**Source document**

"""

Let me make something clear at the outset: I am not, nor do I aspire to become, a vegetarian. I’m aware the danger that the title of this article might make carnivorous readers skim on past, but as conflicting as this may sound, it’s the meat-eaters to whom I hope to speak most directly. I share with most American diners the enjoyment of eating meat–it’s flavors, aromas, texture and protein-rich satisfaction it brings to my appetite. I believe our bodies have been so engineered for this inclination.
So why would a proud steak-lover write about vegetables in a starring role? The reasons are simple but compelling.
First, there’s the health factors. Americans, on average, eat nearly twice the recommended daily amounts of animal protein (meat, poultry, and fish). Meat is not unhealthy (yes, even red meat) but it “all things in moderation” as they say. Meat ought to be less than 1/4th of the dinner plate, but over the past century it has grown to overtake our plates, accounting for nearly half the space and well over half the calories of an average meal.

"""

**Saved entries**
"""

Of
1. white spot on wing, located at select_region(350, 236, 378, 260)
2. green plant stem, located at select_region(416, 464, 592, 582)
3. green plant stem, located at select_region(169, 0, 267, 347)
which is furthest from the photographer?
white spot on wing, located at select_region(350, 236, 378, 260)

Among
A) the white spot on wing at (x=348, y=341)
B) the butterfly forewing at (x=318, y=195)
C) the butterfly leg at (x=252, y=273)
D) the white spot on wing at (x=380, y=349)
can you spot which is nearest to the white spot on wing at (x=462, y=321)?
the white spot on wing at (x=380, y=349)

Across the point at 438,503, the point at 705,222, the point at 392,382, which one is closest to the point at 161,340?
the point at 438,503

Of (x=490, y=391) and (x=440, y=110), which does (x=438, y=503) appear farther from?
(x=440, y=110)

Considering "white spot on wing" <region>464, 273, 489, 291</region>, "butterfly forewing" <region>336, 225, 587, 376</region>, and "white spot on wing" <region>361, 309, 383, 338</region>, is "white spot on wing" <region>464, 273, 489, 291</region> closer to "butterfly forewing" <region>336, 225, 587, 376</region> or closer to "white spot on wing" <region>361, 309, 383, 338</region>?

"""

**Task list**
• 1. In the article about giving vegetables a starring role, which kinds of animal protein are listed in parentheses?
• 2. Write the next part of the article about giving vegetables a starring role, picking up after its last sentence.

**Responses**
• 1. Meat, poultry, and fish.

• 2.
Which brings up the second reason: the budget. After all, how did American cuisine shift into this meat-centric paradigm? It was, as I mentioned, a gradual process throughout the 2oth century–that century when American wealth grew at unprecedented levels and with it the luxuries of life. Meat, the most expensive of all protein forms, had been a rare luxury for most Americans at the turn of the 1900’s. But, as disposable income increased, the starring role on everyone’s plate became increasingly cast with an expensive character. Today, as more and more consumers are realizing the need to cut back the budget, it’s important to realize that you can save more money by simply changing the lineup.
But–and this is a big BUT–such a shift need not come at the sacrifice of flavor, nor any of the other more subtle pleasures that animal proteins afford. For centuries past, our cultural ancestors satiated their appetite for meat with lower quantities by skillfully incorporating its qualities into the vegetables on which their menu was based. Not only the sensory appeals like taste and smell, but also the more subtle demands that our bodies have for fat and energy can be accommodated all the while reducing the actual portions of meat and letting vegetables take center stage.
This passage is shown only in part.